Spanish Prime Minister Mariano Rajoy on Wednesday gave the Catalan government eight days to drop an independence bid, failing which he would suspend Catalonia's political autonomy and rule the region directly.
His move could deepen the confrontation between Madrid and the northeastern region but also signals a way out of Spain's biggest political crisis since a failed military coup in 1981.
Rajoy would probably call a snap regional election after activating Article 155 of the constitution that would allow him to sack the Catalan regional government.
Catalan leader Carles Puigdemont issued a symbolic declaration of independence from Spain on Tuesday night but then immediately suspended it and called for negotiations with the Madrid government.
"The cabinet has agreed this morning to formally request the Catalan government to confirm whether it has declared the independence of Catalonia, regardless of the deliberate confusion created over its implementation," Rajoy said in a televised address after a cabinet meeting called to consider the government's response.

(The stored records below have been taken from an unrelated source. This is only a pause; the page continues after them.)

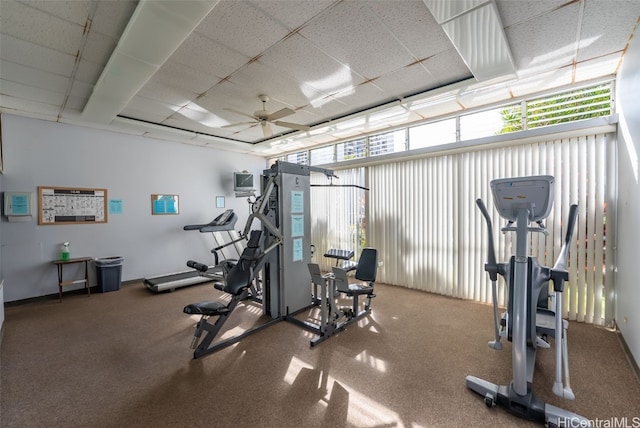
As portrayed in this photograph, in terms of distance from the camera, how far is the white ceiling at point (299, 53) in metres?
2.00

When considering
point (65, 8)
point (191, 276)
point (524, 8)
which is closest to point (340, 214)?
point (191, 276)

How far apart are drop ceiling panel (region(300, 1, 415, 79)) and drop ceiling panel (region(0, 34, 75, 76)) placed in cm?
244

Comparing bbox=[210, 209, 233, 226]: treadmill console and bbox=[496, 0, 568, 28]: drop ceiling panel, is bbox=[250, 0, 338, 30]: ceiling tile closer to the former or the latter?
bbox=[496, 0, 568, 28]: drop ceiling panel

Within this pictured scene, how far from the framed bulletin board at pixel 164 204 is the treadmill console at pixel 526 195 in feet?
18.5

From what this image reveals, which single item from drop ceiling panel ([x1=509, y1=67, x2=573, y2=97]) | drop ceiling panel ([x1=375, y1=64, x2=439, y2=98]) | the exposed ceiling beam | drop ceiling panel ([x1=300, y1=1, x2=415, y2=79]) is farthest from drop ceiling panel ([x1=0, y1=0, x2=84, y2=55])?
drop ceiling panel ([x1=509, y1=67, x2=573, y2=97])

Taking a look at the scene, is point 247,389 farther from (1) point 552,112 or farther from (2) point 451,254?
(1) point 552,112

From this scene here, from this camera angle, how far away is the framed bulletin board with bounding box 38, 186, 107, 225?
4238 mm

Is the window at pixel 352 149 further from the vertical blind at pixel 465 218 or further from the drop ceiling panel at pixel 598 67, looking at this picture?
the drop ceiling panel at pixel 598 67

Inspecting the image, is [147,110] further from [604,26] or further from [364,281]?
[604,26]

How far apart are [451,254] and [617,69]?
2.79 m

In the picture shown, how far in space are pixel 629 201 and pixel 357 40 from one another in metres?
2.90

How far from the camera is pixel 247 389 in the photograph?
207 centimetres

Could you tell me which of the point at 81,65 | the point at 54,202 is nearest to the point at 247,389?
the point at 81,65

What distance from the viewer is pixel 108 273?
457 cm
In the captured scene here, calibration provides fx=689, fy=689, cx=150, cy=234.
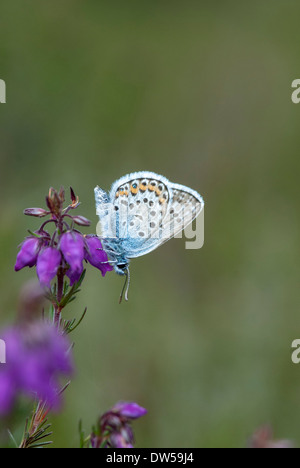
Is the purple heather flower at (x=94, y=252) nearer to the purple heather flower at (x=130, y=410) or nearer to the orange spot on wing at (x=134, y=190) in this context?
the purple heather flower at (x=130, y=410)

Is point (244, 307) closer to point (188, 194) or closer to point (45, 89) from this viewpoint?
point (188, 194)

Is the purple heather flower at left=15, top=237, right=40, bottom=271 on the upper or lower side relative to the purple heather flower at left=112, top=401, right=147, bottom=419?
upper

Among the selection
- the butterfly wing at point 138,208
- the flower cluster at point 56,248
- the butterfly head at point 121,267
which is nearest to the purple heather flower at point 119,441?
the flower cluster at point 56,248

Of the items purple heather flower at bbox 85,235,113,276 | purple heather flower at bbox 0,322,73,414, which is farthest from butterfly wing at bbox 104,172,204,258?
purple heather flower at bbox 0,322,73,414

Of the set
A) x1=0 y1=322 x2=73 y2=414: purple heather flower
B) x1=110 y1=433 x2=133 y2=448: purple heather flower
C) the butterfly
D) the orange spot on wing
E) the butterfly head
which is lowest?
x1=110 y1=433 x2=133 y2=448: purple heather flower

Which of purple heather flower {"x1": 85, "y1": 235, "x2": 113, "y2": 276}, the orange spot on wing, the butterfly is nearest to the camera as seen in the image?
purple heather flower {"x1": 85, "y1": 235, "x2": 113, "y2": 276}

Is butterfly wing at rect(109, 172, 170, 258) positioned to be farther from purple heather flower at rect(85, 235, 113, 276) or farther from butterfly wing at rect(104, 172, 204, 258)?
purple heather flower at rect(85, 235, 113, 276)

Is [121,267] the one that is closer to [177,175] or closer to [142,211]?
[142,211]

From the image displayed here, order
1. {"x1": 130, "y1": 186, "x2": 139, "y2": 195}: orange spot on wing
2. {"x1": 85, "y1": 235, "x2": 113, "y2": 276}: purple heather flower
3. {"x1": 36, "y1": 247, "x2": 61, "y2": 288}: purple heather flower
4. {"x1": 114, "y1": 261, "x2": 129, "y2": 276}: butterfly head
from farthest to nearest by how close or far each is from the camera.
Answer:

He later told Spain's parliament the Catalan government had until Monday, Oct. 16 at 0800 GMT to answer. If Puigdemont was to confirm he did declare independence, he would be given an additional three days to rectify it, until Thursday, Oct. 19 at 0800 GMT. Failing this, Article 155 would be triggered.
According to analysts, it is not yet clear if the Catalan government will answer the requirement but it now faces a conundrum.
Puigdemont had been widely expected to unilaterally declare Catalonia's independence on Tuesday after the Catalan government said 90 percent of Catalans had voted for a breakaway in an Oct. 1 referendum.
Central authorities in Madrid had declared the referendum illegal and most opponents of independence boycotted it, reducing turnout to around 43 percent.